Soldier-turned mutineer and now senator, Antonio Trillanes IV has shocked the Philippine justice system with a claim that Vice President Jejomar Binay and his family had paid three Associate Justices of the Court of Appeals several millions of pesos (some reports state P25 million to each justice) for the issuance of the Temporary Restraining Order (TRO).
This TRO was to stop the Ombudsman suspension of Makati City Mayor Jejomar Erwin Binay in connection with pending graft charges against him. Trillanes, in fact, even filed a resolution seeking a Senate investigation into the matter as he stood pat on his “expose” based on claims of an alleged witness.

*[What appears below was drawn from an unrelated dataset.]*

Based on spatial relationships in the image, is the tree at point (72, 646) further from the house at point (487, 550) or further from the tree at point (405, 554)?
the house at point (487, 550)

Trillanes also alleged that Binay gave additional millions of pesos for the writ of preliminary injunction issued by the Court of Appeals.
Mayor Binay immediately filed libel complaint against the senator even as the three CA Associate Justices he had reportedly implicated – Jose Reyes Jr., Francisco Acosta and Eduardo Peralta Jr. vehemently denied the allegations as they warned the senator against baseless accusations. Reyes stressed the TRO and the preliminary injunction “were issued by the Sixth Division of the Court of Appeals, acting as a collegiate body, after observing a meticulous, impartial and judicious evaluation of prevailing laws, jurisprudence, and evidence presented by the parties.”
Malacanang said it was deferring the case to the Supreme Court which has jurisdiction over the matter.
Arthur Villaraza, whom Trillanes accused of facilitating the bribes, challenged the senator to show proof to support his “libelous claim.” His law firm said – “Villaraza & Angangco vehemently denies the allegations of Senator Trillanes against Pancho Villaraza regarding the decision of the Court of Appeals on the Binay injunction. Mayor Junjun Binay is not a client of the firm, and specifically, the firm does not represent the mayor in the cases filed against him. In the spirit of fairness and in accordance with due process, we challenge Senator Trillanes to reveal who his ‘reliable sources’ are, and more importantly to produce proof to support his libelous statements,” the statement added.
The Integrated Bar of the Philippines (IBP), meanwhile, said the Senate does not have the power to investigate the CA justices, and said the senator must file his complaint against the justices before the Supreme Court. “If they have evidence, we will help them. But it should be hard evidence and not hearsay. If there’s none, then they should stop the insinuation that will destroy the judiciary as an institution,” said Vicente Joyas, the IBP national president. Joyas added that the national organization of lawyers will initiate its own inquiry into the bribery allegations and would invite Trillanes to shed light on his accusations.
There have been accusations in the past on alleged justices in robes acting like criminals and whose decisions are tainted with suspicions of bribery. There should be an impartial investigation on the allegations of Trillanes. The senator must have something up his sleeves that would hold out in court or he would be in trouble. In the meantime, the media should also be cautioned against becoming witting tools for political grandstanding and personal agendas.